══ Source

HypStack / hypvector

hypvector

Vector search over Parquet, no server·v0.2.1·MIT

You already have embeddings, and the only thing you actually want is nearest-neighbor search over them. The usual answer is a vector database: another always-on service to run, secure, and pay for by the hour, sitting warm around the clock whether you query it once a day or ten times a second. hypvector skips that service. It stores the embeddings in a Parquet file in object storage and computes similarity in the client, reading only the bytes a query needs over HTTP range requests, so the Parquet file itself is the index.

That trades a little latency for zero idle cost and nothing to operate, which is the right deal for a static or slow-changing dataset. The file is self-describing: dimension, metric, normalization, and the cluster centroids that drive approximate search all live in the Parquet metadata, so a reader opens it and knows how to search it. The same code runs in the browser and in Node.

$ npm install hypvector

// search a Parquet file on S3, no server in the path
import { searchVectors } from 'hypvector'

const results = await searchVectors({
  source: 'https://example.com/vectors.parquet',
  query: queryVec,  // Float32Array
  topK: 10,
})

1 What it does

hypvector runs similarity search over a set of embeddings stored as Apache Parquet. Each row holds an id and a vector, and the file carries its own configuration in Parquet metadata: the dimension, the metric, whether vectors were normalized on write, and any cluster centroids. Because the file describes itself, you point a reader at it and search without telling it how the data was laid out.

The search runs in the client against the file directly. The source can be a URL, a local path, or a pre-opened buffer, and when it is a URL backed by HTTP range support, hypvector fetches only the pages a query touches rather than the whole object. For exact search it scans the vectors; for approximate search it reads a compact binary signature per vector, narrows to the most promising clusters, and reranks the survivors against their full-precision vectors. Either way there is no server to keep warm: you pay for storage and the per-query reads, and nothing between queries.

2 Quickstart

Write a Parquet index from any iterable of embeddings, then search it. On write, hypvector L2-normalizes by default and records the dimension and metric into the file:

// build the index once
import { writeVectors } from 'hypvector'

await writeVectors({
  writer: fileWriter('vectors.parquet'),
  dimension: 384,
  normalize: true,            // L2-normalize on write
  vectors: myEmbedder(),      // (async) iterable of { id, vector }
})

Then query it from the browser straight off a CDN, with no build step and no backend. Tune the accuracy/bandwidth trade-off with algorithm, probe, and rerankFactor:

// search anywhere, no install
const { searchVectors } =
  await import('https://cdn.jsdelivr.net/npm/hypvector/src/index.js')

════
══ Items

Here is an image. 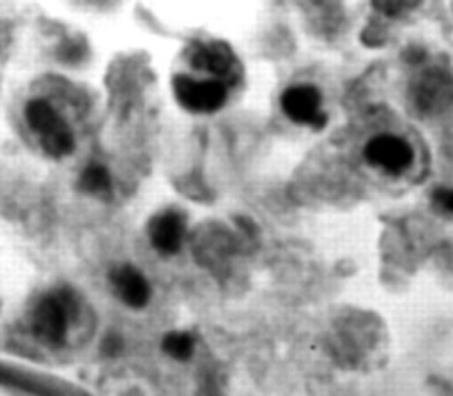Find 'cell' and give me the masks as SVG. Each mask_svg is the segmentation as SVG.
<instances>
[{"label": "cell", "instance_id": "8992f818", "mask_svg": "<svg viewBox=\"0 0 453 396\" xmlns=\"http://www.w3.org/2000/svg\"><path fill=\"white\" fill-rule=\"evenodd\" d=\"M182 235L184 221L177 212H163L156 216L149 225V237L152 246L165 255L179 251Z\"/></svg>", "mask_w": 453, "mask_h": 396}, {"label": "cell", "instance_id": "8fae6325", "mask_svg": "<svg viewBox=\"0 0 453 396\" xmlns=\"http://www.w3.org/2000/svg\"><path fill=\"white\" fill-rule=\"evenodd\" d=\"M434 202L446 212H453V189L439 187L434 191Z\"/></svg>", "mask_w": 453, "mask_h": 396}, {"label": "cell", "instance_id": "7a4b0ae2", "mask_svg": "<svg viewBox=\"0 0 453 396\" xmlns=\"http://www.w3.org/2000/svg\"><path fill=\"white\" fill-rule=\"evenodd\" d=\"M71 313V299L62 293L44 295L34 309L32 327L39 339L50 345H58L67 334Z\"/></svg>", "mask_w": 453, "mask_h": 396}, {"label": "cell", "instance_id": "6da1fadb", "mask_svg": "<svg viewBox=\"0 0 453 396\" xmlns=\"http://www.w3.org/2000/svg\"><path fill=\"white\" fill-rule=\"evenodd\" d=\"M25 117L28 126L39 134L41 147L48 156L62 157L73 152L74 138L71 129L44 99L30 101L25 106Z\"/></svg>", "mask_w": 453, "mask_h": 396}, {"label": "cell", "instance_id": "5b68a950", "mask_svg": "<svg viewBox=\"0 0 453 396\" xmlns=\"http://www.w3.org/2000/svg\"><path fill=\"white\" fill-rule=\"evenodd\" d=\"M285 115L297 122L320 129L326 124V115L320 111V92L313 85L288 87L281 95Z\"/></svg>", "mask_w": 453, "mask_h": 396}, {"label": "cell", "instance_id": "3957f363", "mask_svg": "<svg viewBox=\"0 0 453 396\" xmlns=\"http://www.w3.org/2000/svg\"><path fill=\"white\" fill-rule=\"evenodd\" d=\"M173 94L186 110L198 111V113L216 111L226 101V87L221 81L218 80L196 81L184 74H177L173 78Z\"/></svg>", "mask_w": 453, "mask_h": 396}, {"label": "cell", "instance_id": "52a82bcc", "mask_svg": "<svg viewBox=\"0 0 453 396\" xmlns=\"http://www.w3.org/2000/svg\"><path fill=\"white\" fill-rule=\"evenodd\" d=\"M111 283L119 297L131 308H143L149 302L150 288L147 279L129 265H122L111 272Z\"/></svg>", "mask_w": 453, "mask_h": 396}, {"label": "cell", "instance_id": "277c9868", "mask_svg": "<svg viewBox=\"0 0 453 396\" xmlns=\"http://www.w3.org/2000/svg\"><path fill=\"white\" fill-rule=\"evenodd\" d=\"M365 157L370 164L389 173H400L412 163L414 152L407 141L393 134H379L365 147Z\"/></svg>", "mask_w": 453, "mask_h": 396}, {"label": "cell", "instance_id": "9c48e42d", "mask_svg": "<svg viewBox=\"0 0 453 396\" xmlns=\"http://www.w3.org/2000/svg\"><path fill=\"white\" fill-rule=\"evenodd\" d=\"M195 348V341L188 332H170L163 339V350L177 359V361H186L191 357Z\"/></svg>", "mask_w": 453, "mask_h": 396}, {"label": "cell", "instance_id": "30bf717a", "mask_svg": "<svg viewBox=\"0 0 453 396\" xmlns=\"http://www.w3.org/2000/svg\"><path fill=\"white\" fill-rule=\"evenodd\" d=\"M80 186L88 193H104L110 189V175L106 168L99 164H92L83 170L80 177Z\"/></svg>", "mask_w": 453, "mask_h": 396}, {"label": "cell", "instance_id": "ba28073f", "mask_svg": "<svg viewBox=\"0 0 453 396\" xmlns=\"http://www.w3.org/2000/svg\"><path fill=\"white\" fill-rule=\"evenodd\" d=\"M232 53L225 44H202L193 53V65L214 74H225L232 67Z\"/></svg>", "mask_w": 453, "mask_h": 396}]
</instances>
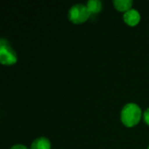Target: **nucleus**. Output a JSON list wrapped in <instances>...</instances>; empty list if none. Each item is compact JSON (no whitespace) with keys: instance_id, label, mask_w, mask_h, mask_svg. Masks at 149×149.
I'll return each mask as SVG.
<instances>
[{"instance_id":"1","label":"nucleus","mask_w":149,"mask_h":149,"mask_svg":"<svg viewBox=\"0 0 149 149\" xmlns=\"http://www.w3.org/2000/svg\"><path fill=\"white\" fill-rule=\"evenodd\" d=\"M141 116L142 111L135 103H128L125 105L120 113L121 122L127 127H133L139 124Z\"/></svg>"},{"instance_id":"2","label":"nucleus","mask_w":149,"mask_h":149,"mask_svg":"<svg viewBox=\"0 0 149 149\" xmlns=\"http://www.w3.org/2000/svg\"><path fill=\"white\" fill-rule=\"evenodd\" d=\"M91 12L89 11L86 5L82 3H77L71 7L68 11V18L69 20L76 24H83L87 21L90 17Z\"/></svg>"},{"instance_id":"3","label":"nucleus","mask_w":149,"mask_h":149,"mask_svg":"<svg viewBox=\"0 0 149 149\" xmlns=\"http://www.w3.org/2000/svg\"><path fill=\"white\" fill-rule=\"evenodd\" d=\"M17 61V56L8 40L0 39V62L3 65H12Z\"/></svg>"},{"instance_id":"4","label":"nucleus","mask_w":149,"mask_h":149,"mask_svg":"<svg viewBox=\"0 0 149 149\" xmlns=\"http://www.w3.org/2000/svg\"><path fill=\"white\" fill-rule=\"evenodd\" d=\"M123 20L127 24L130 26H135L141 21V14L137 10L131 9L123 14Z\"/></svg>"},{"instance_id":"5","label":"nucleus","mask_w":149,"mask_h":149,"mask_svg":"<svg viewBox=\"0 0 149 149\" xmlns=\"http://www.w3.org/2000/svg\"><path fill=\"white\" fill-rule=\"evenodd\" d=\"M51 141L45 137H39L33 141L30 149H51Z\"/></svg>"},{"instance_id":"6","label":"nucleus","mask_w":149,"mask_h":149,"mask_svg":"<svg viewBox=\"0 0 149 149\" xmlns=\"http://www.w3.org/2000/svg\"><path fill=\"white\" fill-rule=\"evenodd\" d=\"M134 2L132 0H114L113 6L114 8L121 12H127V10L132 9Z\"/></svg>"},{"instance_id":"7","label":"nucleus","mask_w":149,"mask_h":149,"mask_svg":"<svg viewBox=\"0 0 149 149\" xmlns=\"http://www.w3.org/2000/svg\"><path fill=\"white\" fill-rule=\"evenodd\" d=\"M86 6L91 14L99 13L102 10V3L100 0H89L86 3Z\"/></svg>"},{"instance_id":"8","label":"nucleus","mask_w":149,"mask_h":149,"mask_svg":"<svg viewBox=\"0 0 149 149\" xmlns=\"http://www.w3.org/2000/svg\"><path fill=\"white\" fill-rule=\"evenodd\" d=\"M143 118H144V121L149 126V108H148L144 113H143Z\"/></svg>"},{"instance_id":"9","label":"nucleus","mask_w":149,"mask_h":149,"mask_svg":"<svg viewBox=\"0 0 149 149\" xmlns=\"http://www.w3.org/2000/svg\"><path fill=\"white\" fill-rule=\"evenodd\" d=\"M10 149H29L26 146L24 145H22V144H17V145H14L12 146Z\"/></svg>"},{"instance_id":"10","label":"nucleus","mask_w":149,"mask_h":149,"mask_svg":"<svg viewBox=\"0 0 149 149\" xmlns=\"http://www.w3.org/2000/svg\"><path fill=\"white\" fill-rule=\"evenodd\" d=\"M148 149H149V146H148Z\"/></svg>"}]
</instances>
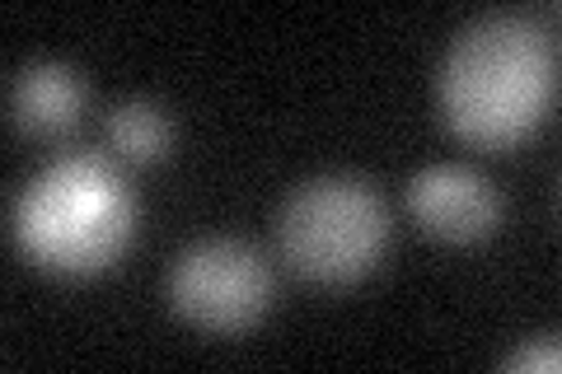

════

**Written problem:**
Continue the hypvector documentation from the point where it stops.

**Task result:**
const results = await searchVectors({
  source: 'https://example.com/vectors.parquet',
  query: queryVec,            // Float32Array
  topK: 10,
  algorithm: 'auto',         // 'auto' | 'exact' | 'binary'
  probe: 0.25,               // fraction of clusters to scan
  rerankFactor: 10,          // candidate pool = topK x factor
})

To inspect a file from the command line, point the CLI at it and it prints the format version, vector count, dimension, metric, whether a binary signature is present, the cluster count, and the metadata overhead:

$ npx hypvector vectors.parquet

3 Features

A Parquet file is the database. Embeddings live in standard Parquet in object storage. There is no separate index service to run, scale, or pay for between queries.
HTTP range requests. Search reads only the pages a query touches. At 3.2M vectors a query pulls about 6 MB across roughly 160 fetches, not the whole file.
Exact and approximate search. Choose an exact scan, or the approximate path that uses a binary signature plus clusters and reranks against full-precision vectors. algorithm: 'auto' picks based on the file.
Self-describing files. Dimension, metric, normalization, and cluster centroids are stored in Parquet metadata, so a reader knows how to search a file without external config.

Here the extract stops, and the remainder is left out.